Há um dia
sexta-feira, 1 de fevereiro de 2008
O garçom de Marseille
O Mendes adora maltratar garçons. Se eu acreditasse no inferno, apostaria que ele iria pra lá numa via expressa, sem direito a estágio no purgatório. Não que faça atrocidades físicas, mas aluga os atendentes de tal maneira que já senti vontade de enfiar sua cabeça numa panela de feijoada. É sempre constrangedor.
- Seu chope, senhor.
- Pedi suco.
- Pronto! Seu suco.
- Tá muito doce.
- Aqui o novo suco.
- Traz açúcar?
A única vez que tive saudades do Mendes durante uma refeição foi num feriado em Marseille, maior frio e só um restaurante aberto.
- Bonjour.
- Mesa pra quantos?
- Cinco.
- Aqui.
- É perto da porta, tem corrente de ar.
- Você não vai ficar doente não.
- Já tô um pouco.
- Não devia ter saído de casa.
- Agora é tarde.
- Muito.
- E esse vento vai esfriar a comida.
- É raro ela vir quente.
- Bom, nós vamos sentar ali no outro canto.
- Eu não tenho nada a ver com isso.
Eu nunca tinha visto um garçom páreo para o Mendes, mas esse tinha talento. Transformava o ato de atender numa coisa tão desagradável que beirava a arte. Tive vontade de ir embora, mas fiquei muito mais para apreciar o espetáculo do que simplesmente para comer.
- Escolheram?
- O que você indica?
- Indico uma olhada no cardápio. Tá cheio de coisa ali.
- E como está o peixe hoje?
- Morto.
- Isso é um alívio.
- Ô.
- Mas ele é bom?
- Eu não como.
- Hã?
- Não como peixe nem forçado.
- E a pizza?
- Pizza no almoço?
- Tem quem goste no café da manhã.
- Não na Itália.
- Aqui é a França.
- A Itália é ao lado.
- Traz só um vinho tinto por enquanto.
Saiu, demorou um século e voltou com o vinho. Não serviu os copos, claro. Deixou a garrafa, deu as costas e foi ser desagradável na mesa ao lado. Quando nos ouviu chamá-lo, virou devagar, com a cara mais impaciente, como se ele é que estivesse sendo servido. Mal servido.
- Garçom!
- Hã.
- Acho que esse vinho virou vinagre.
- Acha?
- Prova.
- Nem.
- Gostaríamos de trocá-lo.
- Eu troco, sapateio e até canto pra vocês. Só não me peça pra beber vinho tinto.

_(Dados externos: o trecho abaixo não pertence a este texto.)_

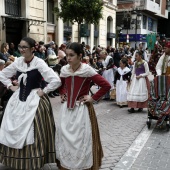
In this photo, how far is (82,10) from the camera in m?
13.8

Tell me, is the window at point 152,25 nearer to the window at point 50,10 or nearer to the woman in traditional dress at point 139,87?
the window at point 50,10

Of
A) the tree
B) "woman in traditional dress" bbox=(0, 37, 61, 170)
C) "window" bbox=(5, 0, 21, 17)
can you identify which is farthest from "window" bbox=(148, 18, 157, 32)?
"woman in traditional dress" bbox=(0, 37, 61, 170)

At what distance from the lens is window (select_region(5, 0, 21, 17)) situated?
14383 millimetres

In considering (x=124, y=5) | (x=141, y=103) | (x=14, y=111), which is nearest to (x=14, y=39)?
(x=141, y=103)

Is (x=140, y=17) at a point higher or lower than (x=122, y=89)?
higher

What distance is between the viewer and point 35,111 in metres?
3.61

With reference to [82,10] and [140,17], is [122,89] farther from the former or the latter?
[140,17]

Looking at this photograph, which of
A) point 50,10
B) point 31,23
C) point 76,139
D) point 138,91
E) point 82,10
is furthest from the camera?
point 50,10

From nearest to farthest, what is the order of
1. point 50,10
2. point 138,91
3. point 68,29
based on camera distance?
point 138,91 → point 50,10 → point 68,29

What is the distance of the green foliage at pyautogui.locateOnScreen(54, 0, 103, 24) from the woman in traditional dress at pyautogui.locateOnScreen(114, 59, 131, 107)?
5.83 meters

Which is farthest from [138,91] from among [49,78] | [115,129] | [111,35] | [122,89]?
[111,35]

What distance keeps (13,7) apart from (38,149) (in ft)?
42.0

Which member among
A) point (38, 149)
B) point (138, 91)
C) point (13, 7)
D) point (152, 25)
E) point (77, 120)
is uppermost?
point (152, 25)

A comida do lugar era melhor do que o atendimento, o que realmente não era muito difícil. Acabamos e pedimos a conta. Nessa hora ele se esforçou para ser mais simpático, talvez visando a gorjeta. Mas carisma não era sua praia mesmo, e o máximo que ele conseguiu foi soltar umas frases secas, que saíam pelos cantos do sorriso pálido.
- Como foi?
- Uma experiência. Tenho um amigo que vai adorar o lugar.
- Bom pra ele.
No mesmo dia mandei um e-mail pro Mendes, que prontamente respondeu, animadíssimo, prometendo para ainda esse ano uma visita a Marseille. A conta, já disse, é minha.
Assinar:
Postar comentários (Atom)
8 comentários:
Oi Daniel!!!
tinha um tempo que não lia o seu blog (muito atarefada mudando de apartamento...) e hoje me lembrei de me atualizar com suas histórias. Fiquei super contente de ver que tinha um monte de novas e todas muito boas. Estou aqui chorando de tanto rir sozinha em casa, hahahaha...

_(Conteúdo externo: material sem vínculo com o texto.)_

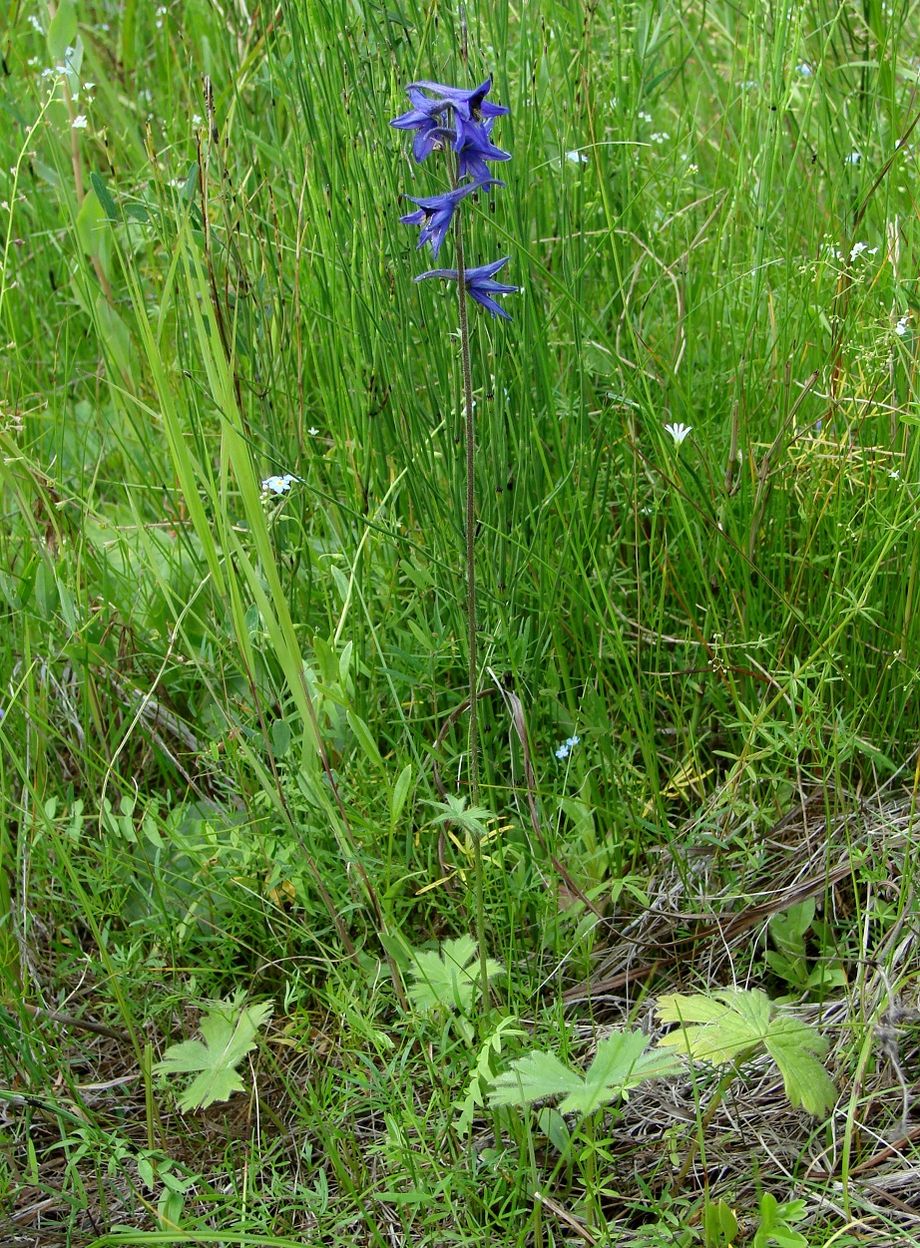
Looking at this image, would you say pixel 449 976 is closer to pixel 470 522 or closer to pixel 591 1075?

bjos, saudades e parabéns pelo seu trabalho!!!
Giovanna
Oi, Daniel,
Ficou uma dúvida. Melhor dizendo, a angústia de saber se o garçom de Marseille recebeu gorjeta? Se não recebeu terá sido o primeiro da profissão a não receber a gratificação (ainda que protocolar) de um membro de nossa "famiglia" de um século para cá, uma vez que seu bisavô italiano foi garçom de trem (fosse hoje, talvez estivesse no TGV), o que motivou o estabelecimento da regra por seu avô, filho dele: garçom sempre tem gorjeta, ou seu atendimento terá sido reprovado. Pensando bem, pode ter sido o caso...
Mas falando em atavismos, o Henrique Nepomuceno contou hoje a história de um relógio do avô dele, que lembra aquela do personagem de Bruce Willis em "Pulp Fiction". Não é Tarantino puro, porque tem um bocado de Almodóvar e se passa em Goiás, mas conto depois num espaço menos público.
Saluti,
Pápi
Oi Dani, saudades e eu em pleno carnaval trabalhando!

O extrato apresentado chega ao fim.